DD: What kind of resistance and problems did you come up against when you first decided to start a travelling juried fashion film festival? When was the moment when you realized the struggle was worth it?
Diane Pernet: Like in the court of Versailles no one wanted to look beyond their fans to see that there was something else they could be doing with fashion other than fashion photography. When I got an invitation to screen at the Guggenheim Museum in Bilbao, when I launched ASVOFF at the Jeu de Paume and the day before the meeting there was a full page in IHT about fashion films with all the images coming from my festival and the article discussing the importance of fashion films. Finally a proper institution in the heart of Paris and the press in IHT it showed that two years of my traveling festival had finally borne fruits.

DD: Fashion film has existed since William Klein and Guy Bourdin but there seems to have been an explosion recently. What do you see as the allure of fashion film compared to still photography? What role can a fashion film play in delivering a message for the season?
Diane Pernet: Before the internet photography was the best way of communicating because you could spread photography through magazines and TV was not that interested in fashion. Now, of course we have the internet allowing us to bring video to many more people. Because of movement and sound gives video another mood and allows you to create the universe of the brand. It has the potential for a richer, deeper experience.

DD: With the ever-increasing sophistication of fashion film and live-streaming, is the live experience of fashion shows still important?
Diane Pernet: Think of a music concert, it gives off great energy but on an everyday level  you can’t only enjoy music through a concert.

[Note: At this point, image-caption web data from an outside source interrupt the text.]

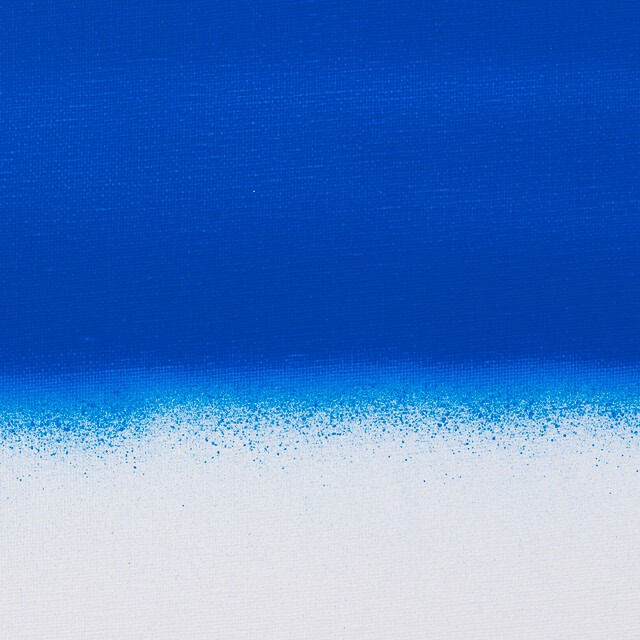 Thumbnail: Spray Paint 400 ml Primary Cyan 572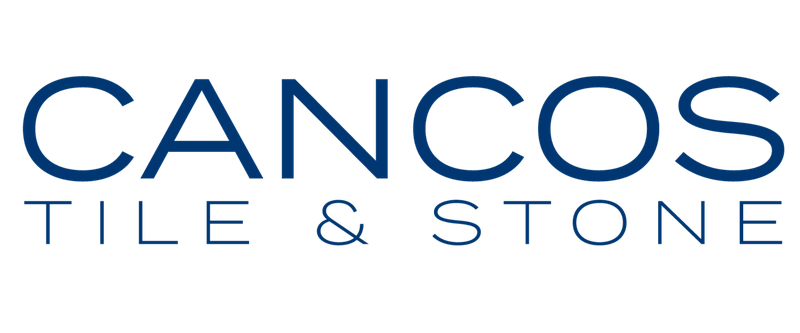 Cancos Tile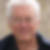 Profilbild på Ragnar Sandström
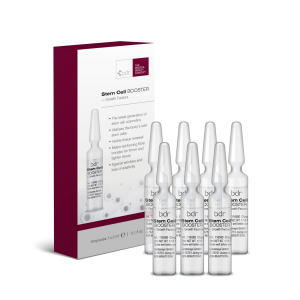 Stem Cell BOOSTER Stem Cell BOOSTER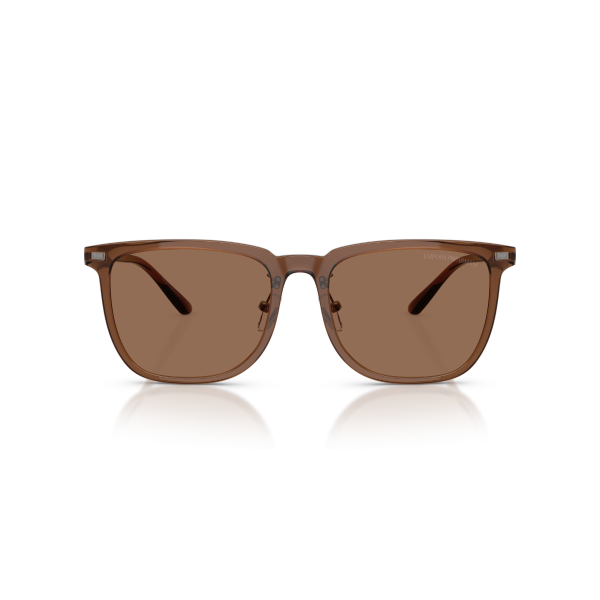 EA 4255D 628273 56 Emporio Armani Güneş Gözlüğü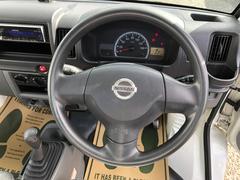 ����������������ҤϹ�ǧ��������������ͭ���Ƥ���ޤ�����ξ�����塢Ĵ�Ҥΰ����ս���ư���ʤ��ս꤬�������ޤ����顢���ä��꽤��������Ǥ�Ǽ�֤�����ĺ���ޤ��ΤǤ��¿��������� 4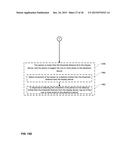 USER DETECTION BY A COMPUTING DEVICE diagram and image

There are also music videos , tv feed, podcasts, same with fashion. A fashion show is great but financially a killer and energy consuming so why should you restrict yourself to only one option to express your brand? On the other hand, at fashion shows you are in one place looking at one thing and you are sure you have people’s attention, once you are not live you no longer have that control.

DD: Young designers like Gareth Pugh embrace fashion film but the big luxury companies have been slow on the uptake till very recently. What have big fashion companies learnt from the success of ASVOFF, Showstudio and fashion film?
Diane Pernet: As long as their old model was working they were not going to change it. With the financial crisis they have started to think outside of the box. They’ve learned that they can reach more people and rather than make a super fantastic fashion show that is disconnected to what is actually sold in the showroom they can make a super fantastic film featuring the real clothes and people will see in private presentations, installations, brands can show in their stores and potential customers can enjoy at their leisure on the internet.

DD: What we are seeing with blogging, tweeting and digital media is the breaking down of boundaries between designers and consumers. Is there too much information? Are we losing some of the romance?
Diane Pernet: I don’t think so, we are just bringing the consumer closer to the fashion. Dolce & Gabbana were the first to understand the impact of bloggers on consumer behaviour.  Everyone else now is just playing catch up.

DD: You mentioned David Lynch would be your dream jury member for the festival. How else would you like to take ASVOFF further?
Diane Pernet: By creating more links with directors, to bring them together with production companies. To organize professional seminars, to promote talent and to give them professional opportunities which allow fashion film to become an industry.

DD: What can we look forward to from the 3rd edition of ASVOFF?
Diane Pernet: We will launch ASVOFF 3 at Centre Pompidou Sept 24, 25 & 26th with the deadline for submissions June 30th. We are also considering some exciting options outside the screening room. Stay tuned…

DD: What excites you about the future of fashion film?
Diane Pernet: That the most exciting collaborations are yet to come.